Institute of Systems and Synthetic Biology, CNRS, University of Evry, Genopole, 91030 Evry, France.
Nucleic Acids Res. 2013 Feb 1;41(3):1406-15. doi: 10.1093/nar/gks1286. Epub 2012 Dec 14.
Conventional approaches to predict transcriptional regulatory interactions usually rely on the definition of a shared motif sequence on the target genes of a transcription factor (TF). These efforts have been frustrated by the limited availability and accuracy of TF binding site motifs, usually represented as position-specific scoring matrices, which may match large numbers of sites and produce an unreliable list of target genes. To improve the prediction of binding sites, we propose to additionally use the unrelated knowledge of the genome layout. Indeed, it has been shown that co-regulated genes tend to be either neighbors or periodically spaced along the whole chromosome. This study demonstrates that respective gene positioning carries significant information. This novel type of information is combined with traditional sequence information by a machine learning algorithm called PreCisIon. To optimize this combination, PreCisIon builds a strong gene target classifier by adaptively combining weak classifiers based on either local binding sequence or global gene position. This strategy generically paves the way to the optimized incorporation of any future advances in gene target prediction based on local sequence, genome layout or on novel criteria. With the current state of the art, PreCisIon consistently improves methods based on sequence information only. This is shown by implementing a cross-validation analysis of the 20 major TFs from two phylogenetically remote model organisms. For Bacillus subtilis and Escherichia coli, respectively, PreCisIon achieves on average an area under the receiver operating characteristic curve of 70 and 60%, a sensitivity of 80 and 70% and a specificity of 60 and 56%. The newly predicted gene targets are demonstrated to be functionally consistent with previously known targets, as assessed by analysis of Gene Ontology enrichment or of the relevant literature and databases.
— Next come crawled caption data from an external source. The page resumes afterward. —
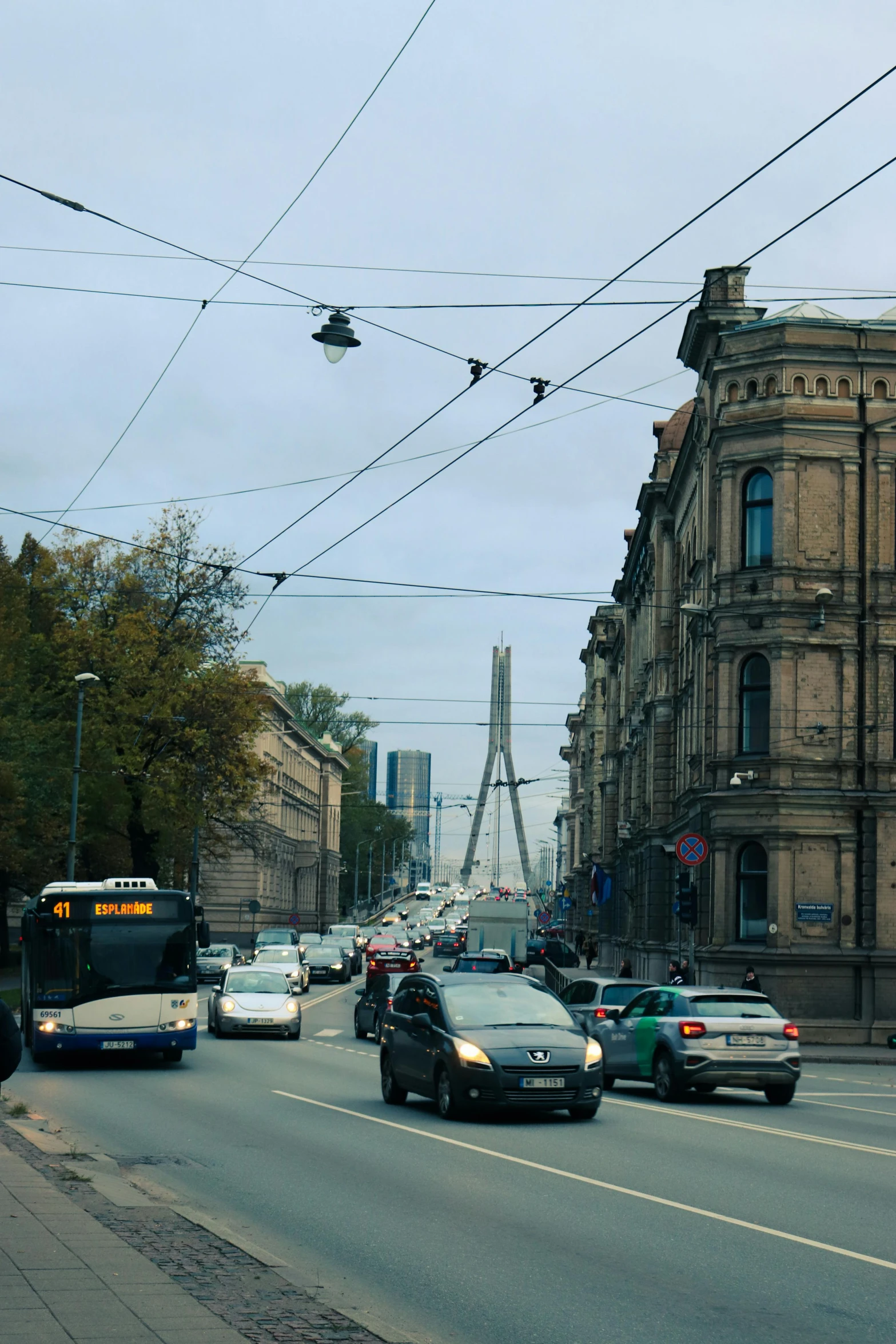 a busy city street with traffic and cars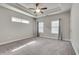 Spacious bedroom with high ceilings, large windows, and neutral wall color at 145 Laurel Crest Aly, Johns Creek, GA 30024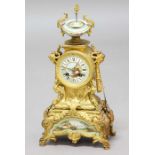 FRENCH GILT METAL AND PORCELAIN MOUNTED MANTEL CLOCK, the 3 1/2" painted dial on a brass eight day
传统的预测转录调控相互作用的方法通常依赖于转录因子 (TF) 靶基因上共享基序序列的定义。这些努力受到 TF 结合位点基序的可用性和准确性的限制,这些基序通常表示为位置特异性评分矩阵,这些矩阵可能匹配大量的位点,并产生不可靠的靶基因列表。为了提高结合位点的预测能力,我们建议另外使用基因组布局的不相关知识。事实上,已经表明,共同调节的基因往往是邻居,或者沿着整个染色体周期性地间隔开。本研究表明,相应的基因定位携带重要信息。这种新型信息与传统的序列信息相结合,通过一种称为 PreCisIon 的机器学习算法。为了优化这种组合,PreCisIon 通过自适应地结合基于局部结合序列或全局基因位置的弱分类器来构建强大的基因目标分类器。这种策略通常为基于局部序列、基因组布局或新准则的基因目标预测的任何未来进展铺平了道路。利用当前的技术水平,PreCisIon 始终如一地改进了仅基于序列信息的方法。这通过对来自两个系统发育上遥远的模式生物的 20 个主要 TF 进行交叉验证分析来证明。对于枯草芽孢杆菌和大肠杆菌,PreCisIon 分别平均实现了 70%和 60%的接收者操作特征曲线下面积、80%和 70%的灵敏度以及 60%和 56%的特异性。通过分析基因本体论富集或相关文献和数据库,证明新预测的基因靶标在功能上与先前已知的靶标一致。